= The Wackers =

American rock band

The Wackers was an American folk rock band formed in 1970, out of another band, Roxy. Though short-lived the band was moderately successful, releasing three studio albums.

==Career==
Singer/songwriter Bob Segarini and multi-instrumentalist Randy Bishop disbanded Roxy and joined with singer-guitarist-keyboardist Michael Stull to form the new group in Eureka, California. Bassist Bill 'Kootch' Trochim and drummer Spencer Earnshaw completed The Wackers line-up to record the debut album Wackering Heights, produced by Gary Usher. Following the success of the tracks "Travelin' Time" and "Body Go Round", the band toured Canada and the United States.

The next year (1972), the band moved to Montreal, Canada around the time that they released their sophomore LP Hot Wacks to good reviews. The album, recorded at Andre Perry Studios, and produced by Gary Usher, featured "I Hardly Know Her Name" and a cover of John Lennon's "Oh My Love". Billboard, April 15, 1972, had this to say about "Hot Wacks":

The Wackers have been wackering around for a long time with only a modicum of success; this album may well rectify that state of affairs. Their music is penetratingly electrifying, their songs possessing an unusual built-in compulsion. This album contains some lingeringly lovely efforts, ("Oh My Love" and "Do You Know the Reason") as well as ripplingly up-tempo numbers ("I Hardly Know Her Name" and "Breathe Easy.")
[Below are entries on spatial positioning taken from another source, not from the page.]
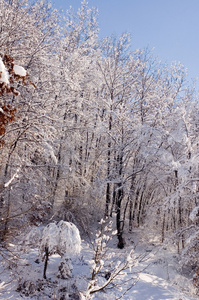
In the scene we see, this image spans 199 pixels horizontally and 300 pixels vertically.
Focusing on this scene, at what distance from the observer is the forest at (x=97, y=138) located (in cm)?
927

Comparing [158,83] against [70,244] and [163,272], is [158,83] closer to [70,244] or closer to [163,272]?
[163,272]

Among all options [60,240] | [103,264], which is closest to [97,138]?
[60,240]

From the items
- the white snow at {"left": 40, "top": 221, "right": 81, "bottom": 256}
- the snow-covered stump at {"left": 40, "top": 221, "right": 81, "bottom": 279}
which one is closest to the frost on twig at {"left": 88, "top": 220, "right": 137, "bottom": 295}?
the snow-covered stump at {"left": 40, "top": 221, "right": 81, "bottom": 279}

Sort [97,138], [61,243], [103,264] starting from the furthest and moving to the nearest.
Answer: [97,138], [61,243], [103,264]

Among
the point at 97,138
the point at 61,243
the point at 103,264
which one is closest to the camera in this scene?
the point at 103,264

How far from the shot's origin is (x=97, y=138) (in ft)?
64.0

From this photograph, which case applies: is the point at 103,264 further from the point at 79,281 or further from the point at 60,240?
the point at 79,281

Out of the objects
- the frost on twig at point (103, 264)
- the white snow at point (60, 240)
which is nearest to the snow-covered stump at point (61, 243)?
the white snow at point (60, 240)

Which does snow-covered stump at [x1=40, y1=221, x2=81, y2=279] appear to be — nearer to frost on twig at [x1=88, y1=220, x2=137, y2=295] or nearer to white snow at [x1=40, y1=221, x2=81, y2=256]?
white snow at [x1=40, y1=221, x2=81, y2=256]

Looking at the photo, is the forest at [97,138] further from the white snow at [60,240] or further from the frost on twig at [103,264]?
the frost on twig at [103,264]

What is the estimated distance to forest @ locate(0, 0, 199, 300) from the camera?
927 cm

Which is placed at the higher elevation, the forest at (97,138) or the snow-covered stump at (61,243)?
the forest at (97,138)

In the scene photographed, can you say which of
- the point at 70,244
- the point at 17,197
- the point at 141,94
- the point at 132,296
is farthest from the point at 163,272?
the point at 141,94

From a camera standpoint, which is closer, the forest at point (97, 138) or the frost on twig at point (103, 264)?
the frost on twig at point (103, 264)
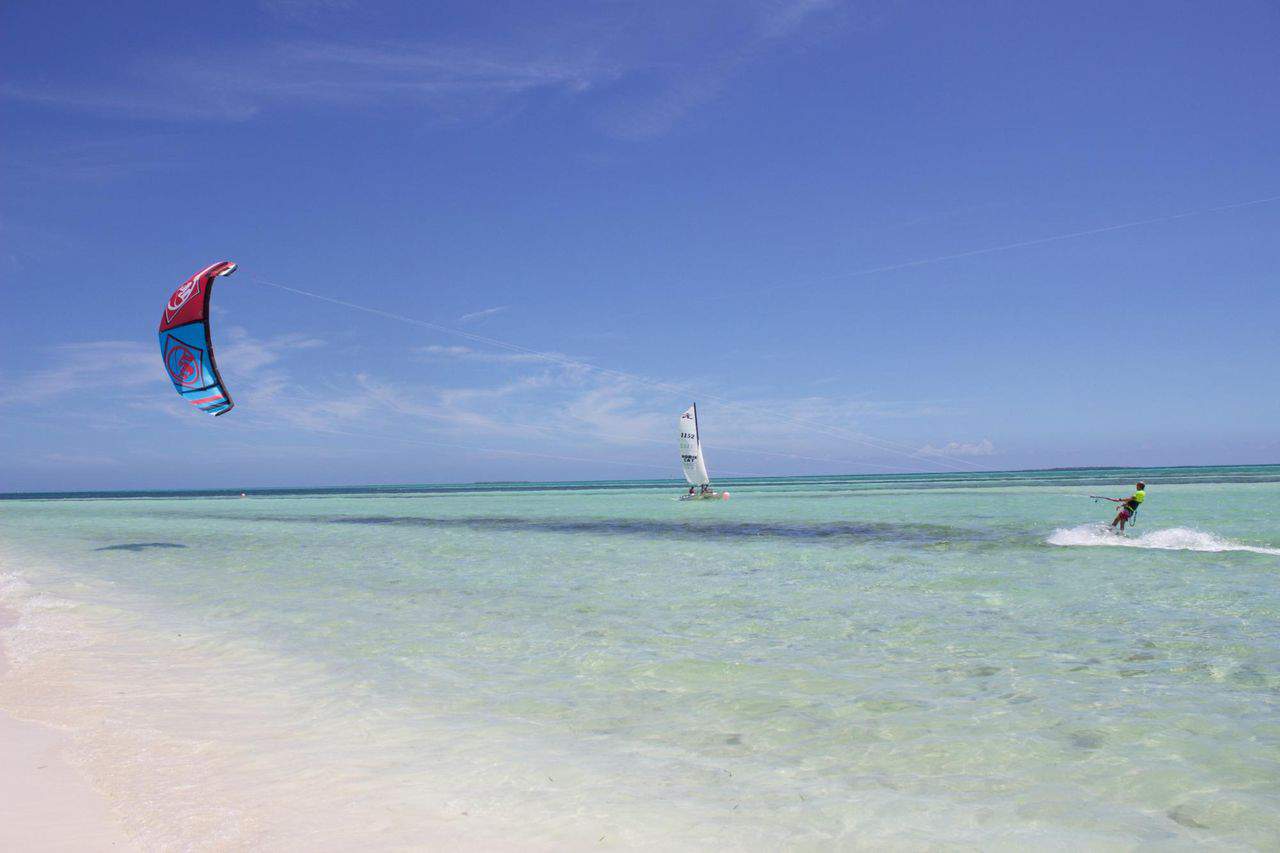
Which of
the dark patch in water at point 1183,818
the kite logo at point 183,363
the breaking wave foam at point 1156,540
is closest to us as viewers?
the dark patch in water at point 1183,818

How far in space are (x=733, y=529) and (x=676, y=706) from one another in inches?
1021

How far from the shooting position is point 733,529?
3362cm

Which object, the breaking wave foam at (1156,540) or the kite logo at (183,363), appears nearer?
the breaking wave foam at (1156,540)

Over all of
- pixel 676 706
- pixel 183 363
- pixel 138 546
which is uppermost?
pixel 183 363

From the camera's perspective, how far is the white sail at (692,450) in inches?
2224

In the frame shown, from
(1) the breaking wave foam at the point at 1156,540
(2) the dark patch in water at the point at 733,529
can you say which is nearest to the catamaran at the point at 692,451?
(2) the dark patch in water at the point at 733,529

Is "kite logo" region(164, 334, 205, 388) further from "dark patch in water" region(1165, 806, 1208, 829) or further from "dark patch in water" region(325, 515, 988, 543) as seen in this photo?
"dark patch in water" region(1165, 806, 1208, 829)

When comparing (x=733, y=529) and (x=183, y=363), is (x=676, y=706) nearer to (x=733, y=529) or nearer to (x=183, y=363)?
(x=183, y=363)

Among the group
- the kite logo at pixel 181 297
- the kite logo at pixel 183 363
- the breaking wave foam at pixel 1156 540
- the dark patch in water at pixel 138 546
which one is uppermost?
the kite logo at pixel 181 297

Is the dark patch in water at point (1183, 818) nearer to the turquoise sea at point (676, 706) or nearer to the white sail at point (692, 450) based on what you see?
the turquoise sea at point (676, 706)

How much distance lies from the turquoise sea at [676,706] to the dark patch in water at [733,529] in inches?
398

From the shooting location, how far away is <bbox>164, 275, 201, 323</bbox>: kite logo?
23.1 meters

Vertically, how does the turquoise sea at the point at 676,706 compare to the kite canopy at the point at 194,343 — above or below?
below

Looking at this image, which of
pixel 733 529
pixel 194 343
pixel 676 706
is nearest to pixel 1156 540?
pixel 733 529
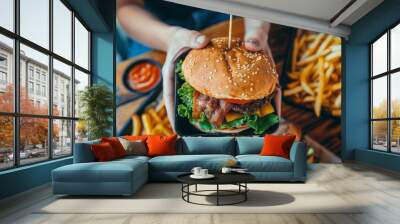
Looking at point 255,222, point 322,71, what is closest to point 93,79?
point 322,71

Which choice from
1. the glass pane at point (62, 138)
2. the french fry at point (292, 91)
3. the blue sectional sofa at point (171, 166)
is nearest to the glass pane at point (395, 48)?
the french fry at point (292, 91)

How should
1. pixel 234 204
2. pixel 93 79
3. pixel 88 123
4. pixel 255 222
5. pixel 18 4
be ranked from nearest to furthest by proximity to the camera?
1. pixel 255 222
2. pixel 234 204
3. pixel 18 4
4. pixel 88 123
5. pixel 93 79

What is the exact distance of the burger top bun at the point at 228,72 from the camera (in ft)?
26.2

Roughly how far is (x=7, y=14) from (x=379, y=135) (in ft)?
24.0

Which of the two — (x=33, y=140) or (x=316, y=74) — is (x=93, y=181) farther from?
(x=316, y=74)

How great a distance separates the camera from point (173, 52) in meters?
8.31

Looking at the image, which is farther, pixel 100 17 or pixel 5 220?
pixel 100 17

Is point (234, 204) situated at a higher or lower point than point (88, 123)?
lower

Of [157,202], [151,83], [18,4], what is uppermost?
[18,4]

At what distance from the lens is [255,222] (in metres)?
3.45

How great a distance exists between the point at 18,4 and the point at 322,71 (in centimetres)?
617

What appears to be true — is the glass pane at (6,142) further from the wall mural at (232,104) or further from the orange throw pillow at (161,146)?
the wall mural at (232,104)

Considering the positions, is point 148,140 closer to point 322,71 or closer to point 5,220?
point 5,220

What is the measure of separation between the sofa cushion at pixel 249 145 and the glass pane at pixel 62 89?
313 centimetres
Comparing them favorably to the Hollies, the Beatles, and Crosby, Stills, Nash and Young, Bill Mann, Montreal Gazette, called The Wackers, "one of the tightest singing groups around," adding, "theirs is a vocal alphabet soup with a little bit of everything thrown in (with the letters spelling "Sho good listening")."

Most of side two of the album was the six-song "Time Will Carry On" suite which reminded the listener of side two of The Beatles' Abbey Road. Mann says,

The next six cuts on Side Two are a fast-moving melody, and The Wackers' transitions from one melody to another are the best I've heard since Sergeant Pepper's. . . . [the title cut] is distinguished by a tough slashing guitar line that is the most distinctive and interesting thing on the album."

Many references to the Hot Wacks LP erroneously refer to songs that do not appear on any Wackers LPs including "Windy Days", "I Got My Friends" and remakes of "New York City" and "Rock and Roll Circus", which were songs from the Roxy album in 1970. The third album, Shredder, was released in 1973 and featured "Day and Night" (a chart single) (#50 CAN) Hey Lawdy Lawdy/I'm In Love (Elektra EK45841, 1973)), "Beach Song", and "Last Dance".

Despite Michael Stull leaving the group shortly after the move to Montreal, and April Wine drummer Jerry Mercer and guitarist JP Lauzon playing on several of the Shredder tracks, Segarini, Trochim, Bishop, and Earnshaw went on to record an unreleased fourth album, "Wack 'n' Roll." Soon after, Earnshaw returned to California and Randy Bishop began a solo career. The Wackers soldiered on for a time with new additions—Leon Holt, Norman Vosko, and Wayne Cullen—and released one single on Polydor Records, "All I Want To Do Is Love You." Segarini, Trochim, and Cullen then formed The Dudes, with original April Wine members David and Ritchie Henman, and future April Wine guitarist Brian Greenway for one album. Bob Segarini went on to enjoy a critically acclaimed solo career and later ventured into TV and radio broadcasting.

The group has no connection with an identically named group from Liverpool who released three singles including "I Wonder Why" in 1964 and 1965.